● **Extract**:
Terms & Conditions for the Supply and Purchase of Lister Race Cars.
(a)The order for sale of a race car by us, the Lister Motor Company Limited (“Lister”) at the agreed price (“the Total Ex Works Price”) by you (“the Customer”) incorporates the following clauses and only becomes binding after being accepted by Lister.
(b)The order (except where varied by an agreement between the parties which is recorded in writing and signed by an authorised representative of Lister) shall constitute the entire contract between the parties. Lister’s legal duty is to provide the race car as described on the face of the order form (“the Vehicle”) to the terms of the contract.
(c)No person who is not a party to the contract may in its own right enforce any terms of the contract provided that this clause shall not affect any right of action of any person to whom this contract is lawfully assigned.
(a)Lister will use its best endeavours to secure an estimated delivery date, but shall be under no liability whatsoever for loss occasioned by delay in delivery arising out of any cause beyond the control of Lister.
(b)The Vehicle may be delivered by Lister or its agent at any time and date in advance of the estimated delivery date upon giving 14 days prior notice to the Customer.
(c)If the Vehicle is not delivered within sixty calendar months of the estimated delivery date (if any) the Customer or Lister may elect by notice in writing to the other party to cancel this contract. Upon such cancellation the Customer’s deposit shall be returned and Lister shall be under no further liability to the Customer. In the event that no estimated delivery date is given, Lister will deliver the Vehicle within 1 month of the Vehicle being made ready for delivery.

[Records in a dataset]
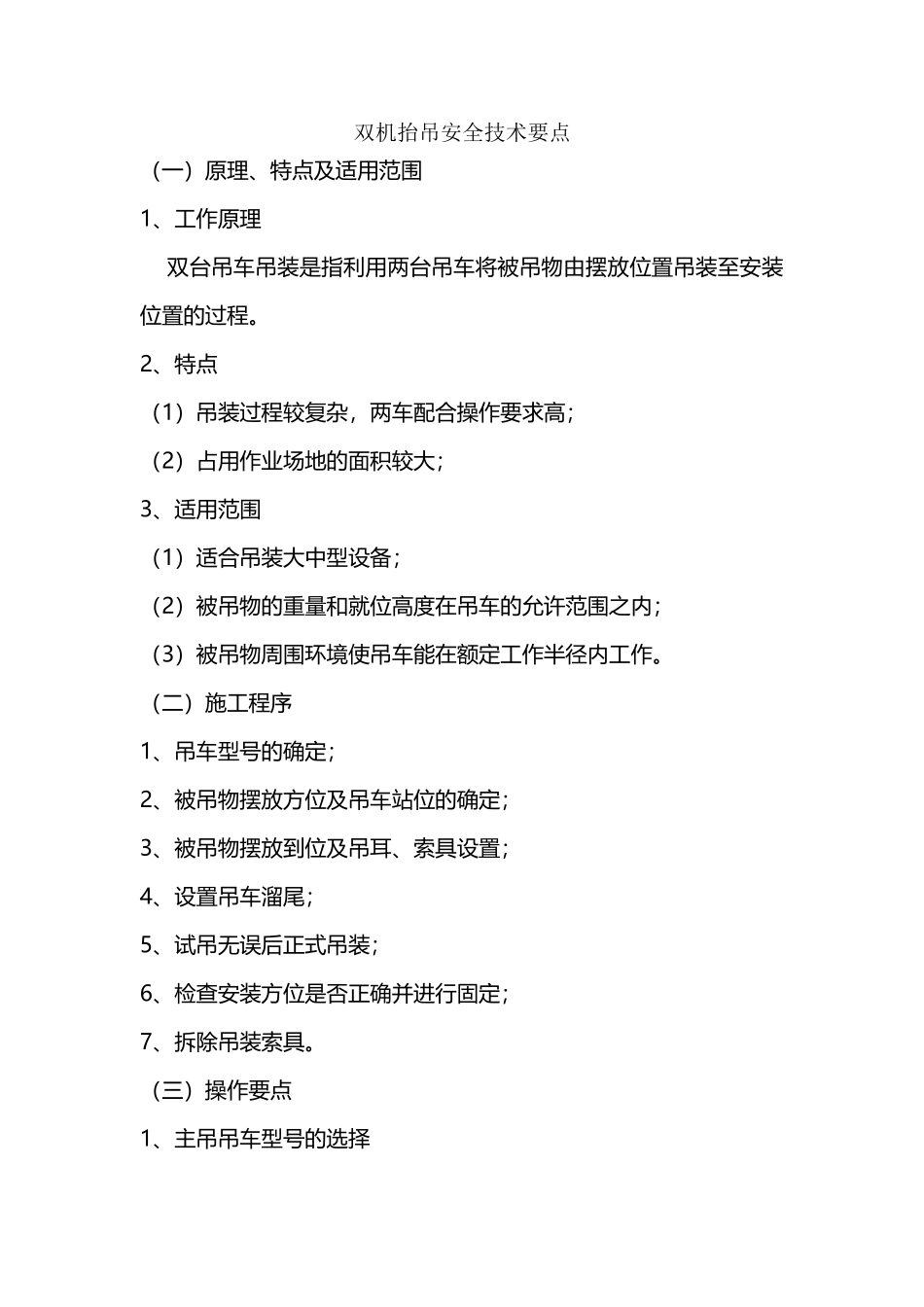 双机抬吊安全技术要点

（一）原理、特点及适用范围

1、工作原理

双台吊车吊装是指利用两台吊车将被吊物由摆放位置吊装至安装位置的过程。

2、特点

（1）吊装过程较复杂，两车配合操作要求高；

（2）占用作业场地的面积较大；

3、适用范围

（1）适合吊装大中型设备；

（2）被吊物的重量和就位高度在吊车的允许范围之内；

（3）被吊物周围环境使吊车能在额定工作半径内工作。

（二）施工程序

1、吊车型号的确定；

2、被吊物摆放方位及吊车站位的确定；

3、被吊物摆放到位及吊耳、索具设置；

4、设置吊车溜尾；

5、试吊无误后正式吊装；

6、检查安装方位是否正确并进行固定；

7、拆除吊装索具。

（三）操作要点

1、主吊吊车型号的选择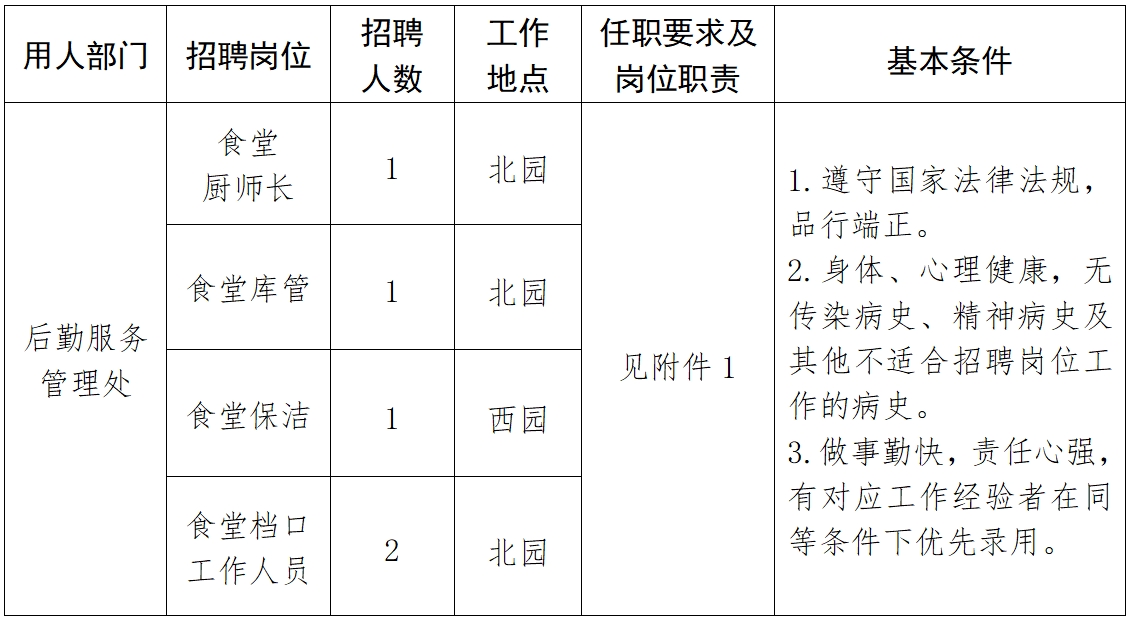 | 用人部门 | 招聘岗位 | 招聘人数 | 工作地点 | 任职要求及岗位职责 | 基本条件 |
|---|---|---|---|---|---|
| 后勤服务管理处 | 食堂厨师长 | 1 | 北园 | 见附件1 | 1.遵守国家法律法规，品行端正。2.身体、心理健康，无传染病史、精神病史及其他不适合招聘岗位工作的病史。3.做事勤快，责任心强，有对应工作经验者在同等条件下优先录用。 |
|  | 食堂库管 | 1 | 北园 |  |  |
|  | 食堂保洁 | 1 | 西园 |  |  |
|  | 食堂档口工作人员 | 2 | 北园 |  |  |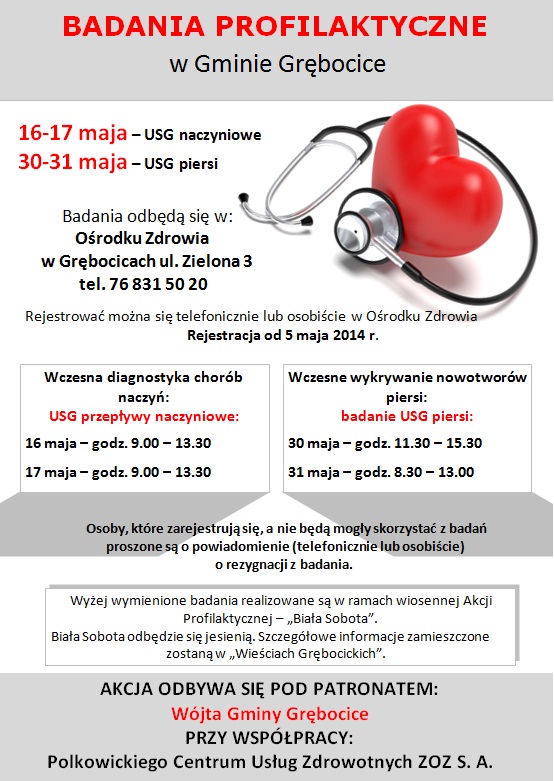 BADANIA PROFILAKTYCZNE
w Gminie Grębocice

16-17 maja – USG naczyniowe
30-31 maja – USG piersi

Badania odbędą się w:
Ośrodku Zdrowia
w Grębocicach ul. Zielona 3
tel. 76 831 50 20

Rejestrować można się telefonicznie lub osobiście w Ośrodku Zdrowia
Rejestracja od 5 maja 2014 r.

Wczesna diagnostyka chorób naczyń:
USG przepływy naczyniowe:
16 maja – godz. 9.00 – 13.30
17 maja – godz. 9.00 – 13.30

Wczesne wykrywanie nowotworów piersi:
badanie USG piersi:
30 maja – godz. 11.30 – 15.30
31 maja – godz. 8.30 – 13.00

Osoby, które zarejestrują się, a nie będą mogły skorzystać z badań proszone są o powiadomienie (telefonicznie lub osobiście) o rezygnacji z badania.

Wyżej wymienione badania realizowane są w ramach wiosennej Akcji Profilaktycznej – „Biała Sobota".
Biała Sobota odbędzie się jesienią. Szczegółowe informacje zamieszczone zostaną w „Wieściach Grębocickich".

AKCJA ODBYWA SIĘ POD PATRONATEM:
Wójta Gminy Grębocice
PRZY WSPÓŁPRACY:
Polkowickiego Centrum Usług Zdrowotnych ZOZ S. A.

● **Problems to work on**:
a - Update the race car terms from "(b)The Vehicle may" through "notice to the Customer.", changing "14 days" to "21 days".
b - Condense the paragraph of the race car terms beginning "(c)If the Vehicle is not delivered" into a short bulleted list that keeps its main facts.

● **Answers for the tasks**:
a -
(b)The Vehicle may be delivered by Lister or its agent at any time and date in advance of the estimated delivery date upon giving 21 days prior notice to the Customer.

b -
- If the Vehicle is not delivered within sixty calendar months of any estimated delivery date, either the Customer or Lister may cancel the contract by written notice.
- On cancellation, the Customer's deposit is returned and Lister has no further liability to the Customer.
- If no estimated delivery date is given, Lister will deliver the Vehicle within 1 month of it being made ready for delivery.